0.プロローグ
私の名前は、“ソフィー”です。
褐色の肌に、白銀の髪を持つ、“ダークエルフ”と呼ばれる種族です。
とはいえ、外見以外は、普通のエルフとそう大きくは変わりません。エルフと同じように、森に住んで、長生きで、弓の扱いが上手です。

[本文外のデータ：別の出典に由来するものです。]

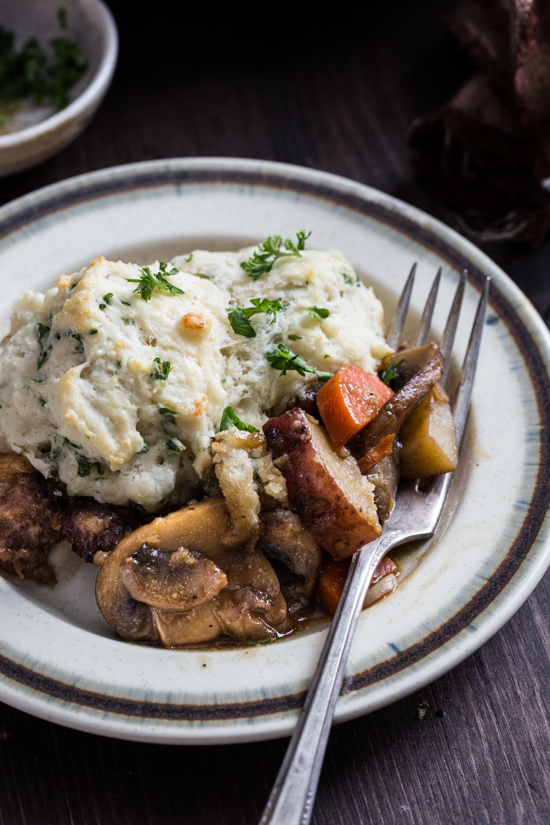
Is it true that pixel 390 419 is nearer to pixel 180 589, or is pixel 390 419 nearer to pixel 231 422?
pixel 231 422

だけど、この見た目のせいで、“悪いエルフ”というイメージがついてしまっていて……
人間からも、そしてエルフからも、蔑まれて虐げられていました。
その証拠に……私はつい先日まで、奴隷商人のもとで暮らす、奴隷でした。
そんな日々に嫌気がさし、私はとうとう商人のもとから逃げ出しました。
そして、逃げだした先で……私が“ご主人”と呼ぶ、一人の男性と出会いました。
彼は、私に屋根のある部屋と、温かなベッドと、綺麗な服と、仕事と……
……それから、愛情をくれました。
さて。
念のため、注釈が必要でしょう。
このお話は、虐げられていた私が、ハッピーエンドを迎えたあとの話です。
私の大好きなご主人との、日々の記録です。
物語は既に終わっているのですから――辛いことも、悲しいことも、何一つ起こりません。
そんなじめじめした後日談なんて、誰も聞きたくなんてないでしょう?
つまるところ、このお話は……
ご主人との幸せが、ずーっと続いていくのだという、ただの自慢話なのです。